▸ **TASK DIRECTIONS**
Edit these lines so that every "palm tree" becomes "date palm", and keep everything else the same.

▸ **Questions about scene geometry**
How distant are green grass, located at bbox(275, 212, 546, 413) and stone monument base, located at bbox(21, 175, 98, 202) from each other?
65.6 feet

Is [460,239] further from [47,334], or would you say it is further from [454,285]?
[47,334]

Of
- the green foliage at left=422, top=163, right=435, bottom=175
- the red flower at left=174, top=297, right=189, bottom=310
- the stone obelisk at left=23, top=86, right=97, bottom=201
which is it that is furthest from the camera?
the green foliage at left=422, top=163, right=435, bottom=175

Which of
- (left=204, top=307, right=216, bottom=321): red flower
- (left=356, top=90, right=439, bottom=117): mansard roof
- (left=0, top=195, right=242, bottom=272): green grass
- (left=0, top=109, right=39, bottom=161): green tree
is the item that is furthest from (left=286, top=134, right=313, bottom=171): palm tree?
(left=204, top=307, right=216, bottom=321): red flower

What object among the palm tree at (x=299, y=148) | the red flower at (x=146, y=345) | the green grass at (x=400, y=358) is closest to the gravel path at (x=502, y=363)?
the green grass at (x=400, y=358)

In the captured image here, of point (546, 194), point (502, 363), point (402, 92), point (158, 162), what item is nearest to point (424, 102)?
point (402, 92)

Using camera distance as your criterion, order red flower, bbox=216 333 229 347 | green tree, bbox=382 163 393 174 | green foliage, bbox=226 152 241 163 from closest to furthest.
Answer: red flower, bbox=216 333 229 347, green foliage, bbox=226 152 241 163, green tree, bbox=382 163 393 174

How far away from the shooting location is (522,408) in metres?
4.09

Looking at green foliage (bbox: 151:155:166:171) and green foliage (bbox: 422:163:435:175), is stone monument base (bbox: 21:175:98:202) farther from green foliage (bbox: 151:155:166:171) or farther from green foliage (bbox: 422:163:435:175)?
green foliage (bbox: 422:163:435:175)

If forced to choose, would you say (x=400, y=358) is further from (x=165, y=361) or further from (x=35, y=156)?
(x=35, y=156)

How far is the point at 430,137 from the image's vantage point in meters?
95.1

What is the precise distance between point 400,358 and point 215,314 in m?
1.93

▸ **THE RESPONSE**
How distant are green grass, located at bbox(275, 212, 546, 413) and stone monument base, located at bbox(21, 175, 98, 202) from each other?
65.6 feet

Is [460,239] further from [47,334], or would you say it is further from [454,285]?
[47,334]

Of
- the green foliage at left=422, top=163, right=435, bottom=175
- the red flower at left=174, top=297, right=189, bottom=310
- the stone obelisk at left=23, top=86, right=97, bottom=201
which is it that is furthest from the camera?
the green foliage at left=422, top=163, right=435, bottom=175

Which of
- (left=204, top=307, right=216, bottom=321): red flower
- (left=356, top=90, right=439, bottom=117): mansard roof
- (left=0, top=195, right=242, bottom=272): green grass
- (left=0, top=109, right=39, bottom=161): green tree
is the item that is furthest from (left=286, top=134, right=313, bottom=171): date palm?
(left=204, top=307, right=216, bottom=321): red flower

What object among the date palm at (x=299, y=148) | the red flower at (x=146, y=345) | the green grass at (x=400, y=358) is closest to the gravel path at (x=502, y=363)?
the green grass at (x=400, y=358)

In the captured image here, of point (546, 194), point (502, 363), point (402, 92), point (158, 162), what item is nearest to point (424, 102)?
point (402, 92)

Using camera distance as your criterion, order red flower, bbox=216 333 229 347 | green tree, bbox=382 163 393 174 | green foliage, bbox=226 152 241 163 from closest to furthest.
Answer: red flower, bbox=216 333 229 347, green foliage, bbox=226 152 241 163, green tree, bbox=382 163 393 174

How far away from the shooting location is (522,408) in metres?
4.09

Looking at green foliage (bbox: 151:155:166:171) and green foliage (bbox: 422:163:435:175), is stone monument base (bbox: 21:175:98:202) farther from green foliage (bbox: 151:155:166:171) or farther from green foliage (bbox: 422:163:435:175)?
green foliage (bbox: 422:163:435:175)

If forced to choose, would you say (x=400, y=358) is further from (x=165, y=361) or further from (x=35, y=156)?
(x=35, y=156)

How far is the point at 430,137 from the image's vantage point in meters?
95.1

What is the precise distance between point 400,358 and point 215,314 in m?
1.93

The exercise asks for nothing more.